Syria releases confession of key suspect in civil war massacre

ERBIL, Kurdistan Region - The Syrian interior ministry on Sunday released a video confession of Amjad Youseef, key suspect in the April 2013 massacre of at least 41 people in the Tadamoun neighborhood south of Damascus, two days after his arrest.

“We placed tires under them, then more tires on top, and set them on fire so that no smell would spread in the area,” said Youssef in the video, describing how they dug a pit by a bulldozer and shot the victims individually before placing them in the mass grave.

The ministry posted the confession footage on X under the title “The Tadamoun Butcher”.

Youssef was arrested on Friday in the west-central city of Hama in a “tightly executed security operation,” said Mulham al-Shantout, commander of Hama’s security forces, in the video.

He served as a warrant officer in the military intelligence directorate under the ousted dictator Bashar al-Assad. He was responsible for security operations in southern Damascus during the Syrian civil war from 2011 to 2024.

The key suspect became visible in April 2022 when a leaked video footage showed him and other military men forcing blindfolded and bound individuals to run before opening fire and disposing of their bodies in a mass grave.

“We brought about 40 individuals assuming they were, back then, terrorists or funding terrorism,” Youssef said in the video, adding that he was not ordered by his superiors to commit the slaughter, but the victims were selected based on intelligence reports.

A team from Human Rights Watch visited the site in December 2024 after the overthrow of the Assad regime.

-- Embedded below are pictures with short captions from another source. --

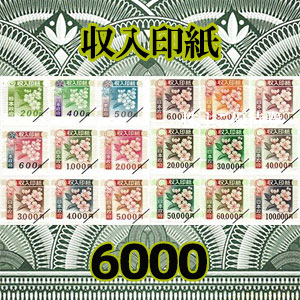 収入印紙（6000円）｜公認FC2ショップ チケットヒルズ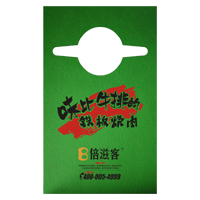 梅州AP04 无纺布围裙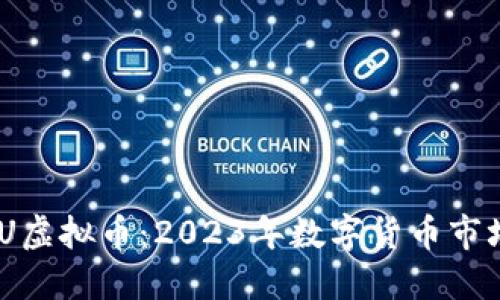 探索UUU虚拟币：2023年数字货币市场的新星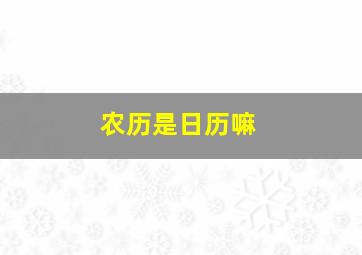 农历是日历嘛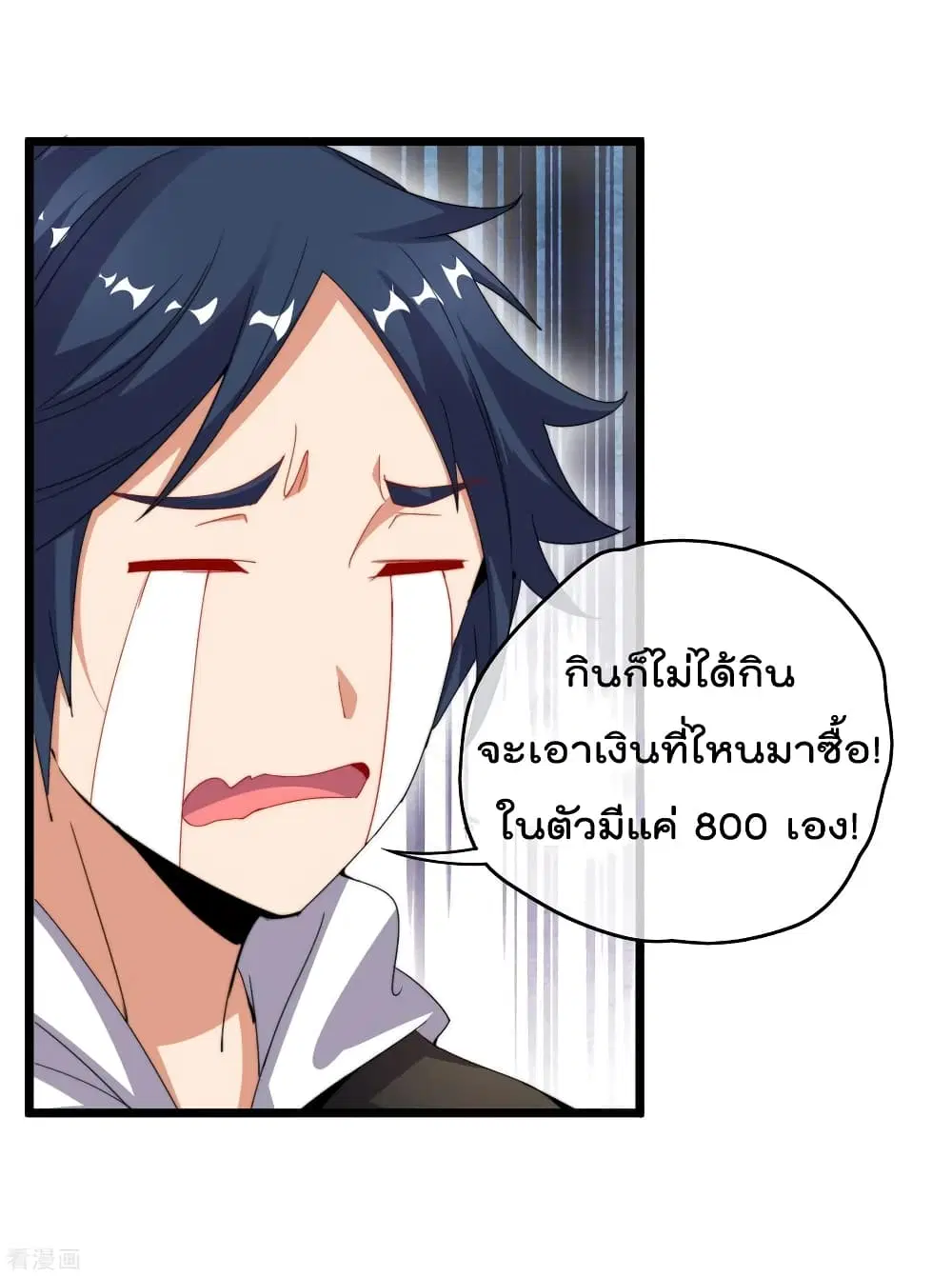 I am The Richest in The World ตอนที่ 94 หน้า 28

It confirmed finding “scores of human remains” in the areas and suggested that it could have been a spot for more summary executions.

The interior ministry announced on Friday that earlier arrests of former military personnel for the same case have led them to place the total death toll in the neighborhood at around 500.

“We promise the Syrian people that we are determined to fulfill transitional justice and to arrest every criminal who spilled the blood of Syrians,” Hama’s security commander said.

Tadamoun was split by early 2013 following the outbreak of an intense series of battles in July 2012 between the Syrian government and opposition forces. The neighborhood was one of the primary entry points the rebels seized.

Because it was a frontline, the area was saturated with checkpoints run by Branch 227 of military intelligence, in which Youssef served, and pro-regime militias. The checkpoints were used to screen, arrest, and execute the people who were attempting to cross between the different zones of control.